* _Stated problem_
Write out the following material line for line, without altering any character.

* _Excerpted records_
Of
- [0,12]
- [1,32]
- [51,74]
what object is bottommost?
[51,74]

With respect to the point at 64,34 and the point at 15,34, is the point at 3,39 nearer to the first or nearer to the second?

* _Task answer_
Of
- [0,12]
- [1,32]
- [51,74]
what object is bottommost?
[51,74]

With respect to the point at 64,34 and the point at 15,34, is the point at 3,39 nearer to the first or nearer to the second?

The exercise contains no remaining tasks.